AUSTIN, Texas — President Obama has tried to model Abraham Lincoln's team of rivals and Teddy Roosevelt's power of the bully pulpit. He's lauded Ronald Reagan's communication skills and linked himself to the Kennedy clan. He's praised his onetime nemesis, George W. Bush, as well as his onetime adversary, Bill Clinton.
But Obama has rarely cozied up to the predecessor some argue did more than any other modern president to pave the way for his election as the nation's first black president: Lyndon B. Johnson.
Five years into his presidency, Obama will head to Austin on Thursday to remedy what some Johnson admirers have described as a "pattern of omission." At a ceremony at the Lyndon Baines Johnson Library and Museum, Obama will honor Johnson and the Civil Rights Act, signed 50 years ago this year.
But it is other elements of Johnson's legacy that have confounded and irked the Obama White House.

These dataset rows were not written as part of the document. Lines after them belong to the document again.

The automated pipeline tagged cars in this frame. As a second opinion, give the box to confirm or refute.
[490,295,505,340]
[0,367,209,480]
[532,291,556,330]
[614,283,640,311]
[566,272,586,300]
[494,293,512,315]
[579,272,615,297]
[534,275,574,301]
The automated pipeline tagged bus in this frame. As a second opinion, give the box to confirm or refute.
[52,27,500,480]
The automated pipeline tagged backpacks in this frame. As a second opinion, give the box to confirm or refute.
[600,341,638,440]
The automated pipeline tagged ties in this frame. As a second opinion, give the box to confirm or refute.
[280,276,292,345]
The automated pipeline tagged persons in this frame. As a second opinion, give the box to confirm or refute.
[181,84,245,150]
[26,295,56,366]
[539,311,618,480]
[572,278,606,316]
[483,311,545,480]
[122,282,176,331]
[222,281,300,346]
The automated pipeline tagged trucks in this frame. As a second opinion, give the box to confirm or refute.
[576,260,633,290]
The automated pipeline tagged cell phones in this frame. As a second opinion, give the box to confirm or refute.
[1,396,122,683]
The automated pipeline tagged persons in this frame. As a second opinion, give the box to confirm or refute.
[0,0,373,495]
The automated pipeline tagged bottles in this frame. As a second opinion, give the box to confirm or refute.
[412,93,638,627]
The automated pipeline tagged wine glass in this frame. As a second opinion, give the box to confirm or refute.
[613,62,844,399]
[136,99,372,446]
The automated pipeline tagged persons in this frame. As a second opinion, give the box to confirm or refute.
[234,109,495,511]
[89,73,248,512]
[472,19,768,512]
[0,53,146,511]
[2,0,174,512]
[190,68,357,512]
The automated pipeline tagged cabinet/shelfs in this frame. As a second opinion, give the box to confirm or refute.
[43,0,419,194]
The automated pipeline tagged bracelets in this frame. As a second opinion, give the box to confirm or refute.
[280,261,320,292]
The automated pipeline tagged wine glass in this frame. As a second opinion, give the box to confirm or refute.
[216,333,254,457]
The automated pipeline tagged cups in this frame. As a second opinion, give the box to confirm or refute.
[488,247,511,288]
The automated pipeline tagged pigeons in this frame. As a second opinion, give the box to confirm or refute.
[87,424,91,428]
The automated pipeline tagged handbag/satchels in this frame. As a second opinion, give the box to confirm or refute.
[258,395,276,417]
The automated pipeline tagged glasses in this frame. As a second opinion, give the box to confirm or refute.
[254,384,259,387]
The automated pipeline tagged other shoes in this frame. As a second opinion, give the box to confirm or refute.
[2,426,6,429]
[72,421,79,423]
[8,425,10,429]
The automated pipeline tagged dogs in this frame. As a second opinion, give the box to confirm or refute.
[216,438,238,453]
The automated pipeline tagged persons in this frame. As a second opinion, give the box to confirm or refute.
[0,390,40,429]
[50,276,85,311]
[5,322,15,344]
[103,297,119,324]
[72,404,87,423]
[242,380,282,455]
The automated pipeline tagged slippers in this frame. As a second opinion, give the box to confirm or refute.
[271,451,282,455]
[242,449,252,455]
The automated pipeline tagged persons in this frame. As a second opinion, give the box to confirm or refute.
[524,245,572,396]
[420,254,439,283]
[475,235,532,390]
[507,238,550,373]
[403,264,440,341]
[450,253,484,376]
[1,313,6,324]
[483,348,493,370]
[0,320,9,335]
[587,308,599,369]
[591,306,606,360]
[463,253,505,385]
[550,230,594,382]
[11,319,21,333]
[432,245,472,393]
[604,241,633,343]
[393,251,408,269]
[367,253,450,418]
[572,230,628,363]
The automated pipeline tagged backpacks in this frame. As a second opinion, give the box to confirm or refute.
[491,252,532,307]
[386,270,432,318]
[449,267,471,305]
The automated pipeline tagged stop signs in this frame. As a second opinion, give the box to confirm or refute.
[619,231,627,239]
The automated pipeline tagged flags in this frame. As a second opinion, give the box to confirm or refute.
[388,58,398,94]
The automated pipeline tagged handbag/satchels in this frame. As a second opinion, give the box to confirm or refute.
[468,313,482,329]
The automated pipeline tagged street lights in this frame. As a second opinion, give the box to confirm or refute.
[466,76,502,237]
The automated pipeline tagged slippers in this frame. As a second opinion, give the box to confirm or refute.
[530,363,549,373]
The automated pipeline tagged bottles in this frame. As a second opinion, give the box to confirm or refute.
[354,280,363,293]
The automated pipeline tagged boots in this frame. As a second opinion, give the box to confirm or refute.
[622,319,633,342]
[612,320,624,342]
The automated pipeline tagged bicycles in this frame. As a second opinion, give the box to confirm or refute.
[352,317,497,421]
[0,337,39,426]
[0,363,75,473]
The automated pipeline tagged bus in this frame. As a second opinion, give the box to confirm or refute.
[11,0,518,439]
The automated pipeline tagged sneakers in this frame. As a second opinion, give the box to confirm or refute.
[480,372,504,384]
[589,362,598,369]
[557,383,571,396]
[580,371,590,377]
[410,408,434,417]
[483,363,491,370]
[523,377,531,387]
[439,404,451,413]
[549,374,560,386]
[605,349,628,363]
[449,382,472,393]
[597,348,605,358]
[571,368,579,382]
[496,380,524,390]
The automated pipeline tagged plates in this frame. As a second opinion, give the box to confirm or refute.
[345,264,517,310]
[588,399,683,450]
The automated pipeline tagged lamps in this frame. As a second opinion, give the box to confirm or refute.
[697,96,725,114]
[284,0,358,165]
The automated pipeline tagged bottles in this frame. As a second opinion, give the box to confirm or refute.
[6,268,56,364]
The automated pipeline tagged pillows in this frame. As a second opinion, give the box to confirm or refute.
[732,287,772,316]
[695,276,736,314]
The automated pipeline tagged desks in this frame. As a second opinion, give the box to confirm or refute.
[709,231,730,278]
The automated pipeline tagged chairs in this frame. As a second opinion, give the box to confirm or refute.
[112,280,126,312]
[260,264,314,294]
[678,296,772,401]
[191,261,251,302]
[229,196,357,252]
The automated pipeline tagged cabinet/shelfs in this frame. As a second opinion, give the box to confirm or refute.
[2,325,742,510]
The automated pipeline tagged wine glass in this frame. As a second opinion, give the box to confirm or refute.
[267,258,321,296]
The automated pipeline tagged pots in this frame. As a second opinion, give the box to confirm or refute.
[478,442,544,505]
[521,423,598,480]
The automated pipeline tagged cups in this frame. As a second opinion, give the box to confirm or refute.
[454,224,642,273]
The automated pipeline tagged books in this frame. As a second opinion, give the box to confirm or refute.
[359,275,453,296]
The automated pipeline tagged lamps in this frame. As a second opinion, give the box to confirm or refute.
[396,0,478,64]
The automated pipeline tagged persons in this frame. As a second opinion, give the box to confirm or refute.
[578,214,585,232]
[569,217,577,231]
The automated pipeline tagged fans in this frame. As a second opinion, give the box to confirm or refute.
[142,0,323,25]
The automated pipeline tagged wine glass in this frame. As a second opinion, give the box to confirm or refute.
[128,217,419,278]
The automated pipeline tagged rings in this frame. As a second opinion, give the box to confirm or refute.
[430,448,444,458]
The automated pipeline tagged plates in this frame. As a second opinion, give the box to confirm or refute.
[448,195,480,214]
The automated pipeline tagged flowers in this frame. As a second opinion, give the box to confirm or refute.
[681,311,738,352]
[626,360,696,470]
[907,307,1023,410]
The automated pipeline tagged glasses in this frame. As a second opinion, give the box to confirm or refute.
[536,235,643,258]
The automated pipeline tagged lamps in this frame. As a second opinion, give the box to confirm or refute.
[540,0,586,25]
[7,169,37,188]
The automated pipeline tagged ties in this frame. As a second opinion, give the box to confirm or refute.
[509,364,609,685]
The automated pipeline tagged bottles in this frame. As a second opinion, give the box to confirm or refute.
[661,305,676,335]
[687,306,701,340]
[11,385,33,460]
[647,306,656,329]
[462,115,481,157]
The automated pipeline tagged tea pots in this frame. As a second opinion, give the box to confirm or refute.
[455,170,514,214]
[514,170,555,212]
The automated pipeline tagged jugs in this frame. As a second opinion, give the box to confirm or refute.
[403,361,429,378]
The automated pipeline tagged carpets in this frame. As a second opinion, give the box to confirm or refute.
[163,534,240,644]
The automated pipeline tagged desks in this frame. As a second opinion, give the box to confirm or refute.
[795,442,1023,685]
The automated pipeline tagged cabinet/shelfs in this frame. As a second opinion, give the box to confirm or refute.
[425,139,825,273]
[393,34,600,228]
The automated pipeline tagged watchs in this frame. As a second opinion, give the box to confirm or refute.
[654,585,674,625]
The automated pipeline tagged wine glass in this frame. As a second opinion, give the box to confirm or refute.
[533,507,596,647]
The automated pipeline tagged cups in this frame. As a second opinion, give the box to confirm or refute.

As a president who tried to end two wars, Obama was not inclined to align himself with a president who escalated the Vietnam War.
More recently, any mention of Johnson and Obama in the same sentence is typically a comparison of their legislative prowess — and Obama comes up short. In the age of partisan gridlock, the master of the Senate, as Johnson became known during his time as majority leader, has become for many Democrats an example of how a president once used government to do big things. By comparison, the current president has become a symbol of how little government can get done.
But the story of Obama's and Johnson's legislative records is more complex — and with a more similar arc than sometimes described. Both passed sweeping legislation in short order, taking advantage of early political momentum, mindful, in Johnson's words, that a newly elected president is "a giraffe; six months later, he's a worm."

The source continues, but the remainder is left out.